*Stated problem*
Extract the full set of records, then give each one again exactly.

Spatial reasoning question data
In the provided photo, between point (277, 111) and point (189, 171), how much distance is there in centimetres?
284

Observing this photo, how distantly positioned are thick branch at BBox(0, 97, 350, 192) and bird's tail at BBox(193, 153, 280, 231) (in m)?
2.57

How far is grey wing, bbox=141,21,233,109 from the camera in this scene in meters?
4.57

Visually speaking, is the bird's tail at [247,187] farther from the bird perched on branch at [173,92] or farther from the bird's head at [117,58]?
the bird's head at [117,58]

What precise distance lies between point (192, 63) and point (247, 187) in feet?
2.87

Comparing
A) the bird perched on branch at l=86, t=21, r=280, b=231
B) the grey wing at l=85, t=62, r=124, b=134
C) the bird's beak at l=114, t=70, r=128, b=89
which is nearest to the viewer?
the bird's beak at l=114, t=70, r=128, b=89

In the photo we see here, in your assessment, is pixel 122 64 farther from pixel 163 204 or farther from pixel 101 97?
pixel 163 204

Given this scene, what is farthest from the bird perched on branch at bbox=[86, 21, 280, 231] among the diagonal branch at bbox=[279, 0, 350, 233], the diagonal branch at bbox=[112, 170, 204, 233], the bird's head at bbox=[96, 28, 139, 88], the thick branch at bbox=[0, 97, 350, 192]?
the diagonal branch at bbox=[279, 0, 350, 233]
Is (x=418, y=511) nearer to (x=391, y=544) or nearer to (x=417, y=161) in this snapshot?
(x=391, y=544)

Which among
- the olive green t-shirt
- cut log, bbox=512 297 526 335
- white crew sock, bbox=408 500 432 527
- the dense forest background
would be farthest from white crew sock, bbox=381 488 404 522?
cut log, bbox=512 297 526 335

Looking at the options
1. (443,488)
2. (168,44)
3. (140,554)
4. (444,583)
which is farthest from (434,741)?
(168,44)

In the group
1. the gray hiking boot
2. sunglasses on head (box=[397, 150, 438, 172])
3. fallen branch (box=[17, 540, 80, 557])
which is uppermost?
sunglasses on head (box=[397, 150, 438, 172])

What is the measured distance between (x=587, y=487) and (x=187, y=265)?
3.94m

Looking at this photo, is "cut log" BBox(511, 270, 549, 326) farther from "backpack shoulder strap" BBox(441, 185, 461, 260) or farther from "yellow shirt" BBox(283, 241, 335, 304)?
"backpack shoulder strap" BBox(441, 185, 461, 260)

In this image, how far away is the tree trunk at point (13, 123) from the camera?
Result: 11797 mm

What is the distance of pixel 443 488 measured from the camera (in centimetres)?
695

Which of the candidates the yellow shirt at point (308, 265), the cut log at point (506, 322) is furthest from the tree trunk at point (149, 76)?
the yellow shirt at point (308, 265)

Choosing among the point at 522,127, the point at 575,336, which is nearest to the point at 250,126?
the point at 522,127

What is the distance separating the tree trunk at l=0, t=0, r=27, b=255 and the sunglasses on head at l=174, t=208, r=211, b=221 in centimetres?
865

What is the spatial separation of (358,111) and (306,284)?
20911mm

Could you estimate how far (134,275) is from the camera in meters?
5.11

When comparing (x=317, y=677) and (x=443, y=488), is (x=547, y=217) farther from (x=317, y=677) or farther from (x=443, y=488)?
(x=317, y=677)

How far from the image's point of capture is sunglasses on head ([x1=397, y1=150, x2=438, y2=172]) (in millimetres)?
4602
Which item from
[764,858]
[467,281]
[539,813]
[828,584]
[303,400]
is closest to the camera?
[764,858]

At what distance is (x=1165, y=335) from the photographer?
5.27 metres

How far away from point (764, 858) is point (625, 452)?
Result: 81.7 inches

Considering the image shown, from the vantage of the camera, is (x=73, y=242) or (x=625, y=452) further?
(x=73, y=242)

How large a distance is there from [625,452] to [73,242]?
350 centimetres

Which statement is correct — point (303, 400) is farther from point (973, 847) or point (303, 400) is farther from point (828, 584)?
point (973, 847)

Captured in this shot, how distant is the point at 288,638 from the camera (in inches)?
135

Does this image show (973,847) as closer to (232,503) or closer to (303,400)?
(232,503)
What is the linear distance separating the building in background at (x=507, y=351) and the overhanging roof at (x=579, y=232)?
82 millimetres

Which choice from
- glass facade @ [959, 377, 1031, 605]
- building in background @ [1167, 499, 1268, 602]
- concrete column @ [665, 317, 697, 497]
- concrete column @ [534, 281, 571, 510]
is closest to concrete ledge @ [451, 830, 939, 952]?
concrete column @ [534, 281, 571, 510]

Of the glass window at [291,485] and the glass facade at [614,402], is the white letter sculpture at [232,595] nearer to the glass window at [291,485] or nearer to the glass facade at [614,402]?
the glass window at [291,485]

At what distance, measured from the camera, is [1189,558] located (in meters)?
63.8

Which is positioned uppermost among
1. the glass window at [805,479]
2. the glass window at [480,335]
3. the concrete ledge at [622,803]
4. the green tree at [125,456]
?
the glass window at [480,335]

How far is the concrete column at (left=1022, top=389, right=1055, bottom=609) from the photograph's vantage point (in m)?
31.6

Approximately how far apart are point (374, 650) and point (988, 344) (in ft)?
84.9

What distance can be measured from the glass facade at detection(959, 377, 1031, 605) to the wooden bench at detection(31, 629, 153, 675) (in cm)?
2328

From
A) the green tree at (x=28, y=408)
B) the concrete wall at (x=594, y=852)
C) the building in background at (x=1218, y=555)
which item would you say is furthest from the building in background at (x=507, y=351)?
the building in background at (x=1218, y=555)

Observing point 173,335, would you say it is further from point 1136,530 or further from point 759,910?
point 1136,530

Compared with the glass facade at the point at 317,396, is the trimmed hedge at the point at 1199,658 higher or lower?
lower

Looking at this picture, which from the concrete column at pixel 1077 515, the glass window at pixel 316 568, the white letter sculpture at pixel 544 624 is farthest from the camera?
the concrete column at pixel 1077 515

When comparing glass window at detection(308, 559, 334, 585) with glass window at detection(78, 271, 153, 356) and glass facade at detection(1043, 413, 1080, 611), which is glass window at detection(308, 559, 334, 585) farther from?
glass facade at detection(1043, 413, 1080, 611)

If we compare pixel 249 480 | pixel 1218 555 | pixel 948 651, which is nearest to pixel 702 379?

*Result of the task*
In the provided photo, between point (277, 111) and point (189, 171), how much distance is there in centimetres?
284

Observing this photo, how distantly positioned are thick branch at BBox(0, 97, 350, 192) and bird's tail at BBox(193, 153, 280, 231) (in m)?
2.57

How far is grey wing, bbox=141,21,233,109 from the camera in this scene in meters?
4.57

Visually speaking, is the bird's tail at [247,187] farther from the bird perched on branch at [173,92] or farther from the bird's head at [117,58]?
the bird's head at [117,58]

What precise distance lies between point (192, 63) and point (247, 187) in feet?
2.87

Comparing
A) the bird perched on branch at l=86, t=21, r=280, b=231
B) the grey wing at l=85, t=62, r=124, b=134
C) the bird's beak at l=114, t=70, r=128, b=89
which is nearest to the viewer?
the bird's beak at l=114, t=70, r=128, b=89

In the photo we see here, in your assessment, is pixel 122 64 farther from pixel 163 204 or farther from pixel 101 97?
pixel 163 204

Given this scene, what is farthest from the bird perched on branch at bbox=[86, 21, 280, 231] among the diagonal branch at bbox=[279, 0, 350, 233], the diagonal branch at bbox=[112, 170, 204, 233], the bird's head at bbox=[96, 28, 139, 88], the thick branch at bbox=[0, 97, 350, 192]?
the diagonal branch at bbox=[279, 0, 350, 233]
Is (x=418, y=511) nearer to (x=391, y=544) or nearer to (x=417, y=161) in this snapshot?
(x=391, y=544)

Which among
- the olive green t-shirt
- cut log, bbox=512 297 526 335
- white crew sock, bbox=408 500 432 527
- the dense forest background
would be farthest from white crew sock, bbox=381 488 404 522?
cut log, bbox=512 297 526 335

Looking at the options
1. (443,488)
2. (168,44)
3. (140,554)
4. (444,583)
which is farthest from (434,741)?
(168,44)

In the group
1. the gray hiking boot
2. sunglasses on head (box=[397, 150, 438, 172])
3. fallen branch (box=[17, 540, 80, 557])
which is uppermost?
sunglasses on head (box=[397, 150, 438, 172])

What is the measured distance between (x=587, y=487) and (x=187, y=265)?
3.94m

Looking at this photo, is "cut log" BBox(511, 270, 549, 326) farther from "backpack shoulder strap" BBox(441, 185, 461, 260) or farther from "yellow shirt" BBox(283, 241, 335, 304)?
"backpack shoulder strap" BBox(441, 185, 461, 260)

In this image, how far away is the tree trunk at point (13, 123) from the camera?
Result: 11797 mm

What is the distance of pixel 443 488 measured from the camera (in centimetres)?
695

Which of the candidates the yellow shirt at point (308, 265), the cut log at point (506, 322) is furthest from the tree trunk at point (149, 76)?
the yellow shirt at point (308, 265)

Choosing among the point at 522,127, the point at 575,336, which is nearest to the point at 250,126?
the point at 522,127

What is the distance separating the tree trunk at l=0, t=0, r=27, b=255 and the sunglasses on head at l=174, t=208, r=211, b=221 in centimetres?
865

What is the spatial separation of (358,111) and (306,284)?
20911mm

Could you estimate how far (134,275) is from the camera in meters?
5.11

When comparing (x=317, y=677) and (x=443, y=488), is (x=547, y=217) farther from (x=317, y=677) or farther from (x=443, y=488)?
(x=317, y=677)

How far from the image's point of capture is sunglasses on head ([x1=397, y1=150, x2=438, y2=172]) (in millimetres)?
4602
Which item from
[764,858]
[467,281]
[539,813]
[828,584]
[303,400]
is closest to the camera?
[764,858]

At what distance is (x=1165, y=335) from the photographer?
5.27 metres

How far away from point (764, 858) is point (625, 452)?
Result: 81.7 inches

Considering the image shown, from the vantage of the camera, is (x=73, y=242) or (x=625, y=452) further?
(x=73, y=242)

How large a distance is there from [625,452] to [73,242]?
350 centimetres

Which statement is correct — point (303, 400) is farther from point (973, 847) or point (303, 400) is farther from point (828, 584)?
point (973, 847)

Captured in this shot, how distant is the point at 288,638 from the camera (in inches)?
135

Does this image show (973,847) as closer to (232,503) or closer to (303,400)?
(232,503)
What is the linear distance separating the building in background at (x=507, y=351) and the overhanging roof at (x=579, y=232)?
82 millimetres

Which choice from
- glass facade @ [959, 377, 1031, 605]
- building in background @ [1167, 499, 1268, 602]
- concrete column @ [665, 317, 697, 497]
- concrete column @ [534, 281, 571, 510]
is closest to concrete ledge @ [451, 830, 939, 952]?
concrete column @ [534, 281, 571, 510]

Of the glass window at [291,485] and the glass facade at [614,402], is the white letter sculpture at [232,595] nearer to the glass window at [291,485] or nearer to the glass facade at [614,402]?
the glass window at [291,485]

At what distance, measured from the camera, is [1189,558] located (in meters)?
63.8

Which is positioned uppermost among
1. the glass window at [805,479]
2. the glass window at [480,335]
3. the concrete ledge at [622,803]
4. the green tree at [125,456]
?
the glass window at [480,335]

How far is the concrete column at (left=1022, top=389, right=1055, bottom=609) from the photograph's vantage point (in m)?
31.6

Approximately how far apart are point (374, 650) and point (988, 344) (in ft)?
84.9

What distance can be measured from the glass facade at detection(959, 377, 1031, 605) to the wooden bench at detection(31, 629, 153, 675) (in cm)?
2328

From
A) the green tree at (x=28, y=408)
B) the concrete wall at (x=594, y=852)
C) the building in background at (x=1218, y=555)
which item would you say is furthest from the building in background at (x=507, y=351)?
the building in background at (x=1218, y=555)

Observing point 173,335, would you say it is further from point 1136,530 or further from point 759,910?
point 1136,530

Compared with the glass facade at the point at 317,396, is the trimmed hedge at the point at 1199,658 higher or lower?
lower

Looking at this picture, which from the concrete column at pixel 1077 515, the glass window at pixel 316 568, the white letter sculpture at pixel 544 624 is farthest from the camera?
the concrete column at pixel 1077 515

When comparing glass window at detection(308, 559, 334, 585) with glass window at detection(78, 271, 153, 356) and glass facade at detection(1043, 413, 1080, 611), which is glass window at detection(308, 559, 334, 585) farther from?
glass facade at detection(1043, 413, 1080, 611)

If we compare pixel 249 480 | pixel 1218 555 | pixel 948 651, which is nearest to pixel 702 379?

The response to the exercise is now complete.